Krupnik is the Polish name of a traditional peasant (country) soup. Although each family makes it differently, the basic ingredients always include mushrooms, barley, potatoes, and carrots. Dill and sour cream are traditionally added for authentic flavor. It is a warming soup made with inexpensive fall vegetables (thus the fact that it is a peasant soup).
I grew up eating variations of mushroom barley soup that my mother and her mother made. The soups were always made in the winter, using seasonal vegetables. I’ve created this recipe from the non-vegetarian versions of my childhood, focusing on rich flavors and local, seasonal vegetables. I only make this soup in the late fall and winter. The earthy aroma of mushrooms simmering in broth and accented by the fragrance of dill and root vegetables fills the kitchen on a frosty day with warmth. The golden color of the broth is best dished up in brown or red bowls. Serve with fresh crusty bread and maybe a simple salad.

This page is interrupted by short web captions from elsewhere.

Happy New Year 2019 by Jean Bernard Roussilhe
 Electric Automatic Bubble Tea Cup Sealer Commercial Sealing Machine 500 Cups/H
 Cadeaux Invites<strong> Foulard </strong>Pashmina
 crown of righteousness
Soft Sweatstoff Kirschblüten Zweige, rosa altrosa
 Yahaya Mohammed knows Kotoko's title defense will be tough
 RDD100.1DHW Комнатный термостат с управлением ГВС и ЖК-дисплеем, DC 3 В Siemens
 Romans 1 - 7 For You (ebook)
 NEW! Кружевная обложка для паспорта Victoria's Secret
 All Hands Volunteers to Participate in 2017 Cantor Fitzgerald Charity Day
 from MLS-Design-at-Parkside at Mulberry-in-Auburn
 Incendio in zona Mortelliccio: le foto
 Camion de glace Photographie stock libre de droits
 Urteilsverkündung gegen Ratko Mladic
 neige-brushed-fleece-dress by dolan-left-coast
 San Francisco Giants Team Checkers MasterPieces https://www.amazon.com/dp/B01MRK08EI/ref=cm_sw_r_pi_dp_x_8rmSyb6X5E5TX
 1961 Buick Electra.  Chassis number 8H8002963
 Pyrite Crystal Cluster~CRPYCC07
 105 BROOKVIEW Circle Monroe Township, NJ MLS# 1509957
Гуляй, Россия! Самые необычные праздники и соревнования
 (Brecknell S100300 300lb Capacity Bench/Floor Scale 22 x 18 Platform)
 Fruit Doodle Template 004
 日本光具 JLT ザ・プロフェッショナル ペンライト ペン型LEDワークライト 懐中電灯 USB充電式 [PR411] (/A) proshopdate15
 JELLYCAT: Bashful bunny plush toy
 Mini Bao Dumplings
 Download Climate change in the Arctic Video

Here’s my version, which varies each time based upon what is available. The vegetables should be as fresh as possible.
POLISH STYLE VEGETARIAN MUSHROOM-BARLEY SOUP One large container fresh button mushrooms, sliced A handful of Polish or porcini dried mushrooms (if you have them available) 1 cup cleaned and chopped leeks (washed well, white part only) 1 tablespoon butter Glug of olive oil 2 cups thinly sliced carrots (about 6 carrots) 1/2 cup thinly sliced celery (two stalks) 3/4 cup pearled barley 4 cups (one box) vegetable stock (I prefer Imagine low sodium) 2-3 cups water Salt Freshly ground black pepper 2 cups peeled and diced potatoes (2-3 potatoes) 2 cups green cabbage, thinly sliced into ribbons (about a ¼ head) Dill flakes (a couple handfuls) 3 bay leaves 10 peppercorns Tablespoon dried mushroom powder 3 cloves allspice ¼ cup of ½ and ½ Fresh dill for garnish, optional
Prepare the vegetables. Try to keep slices as thin and uniform as possible. - Wash and thinly slice the leaks. - Peel and slice the carrots. - Slice the celery. - Dust off the mushrooms and slice. - Peel and dice the potatoes. Keep in a bowl with water until needed.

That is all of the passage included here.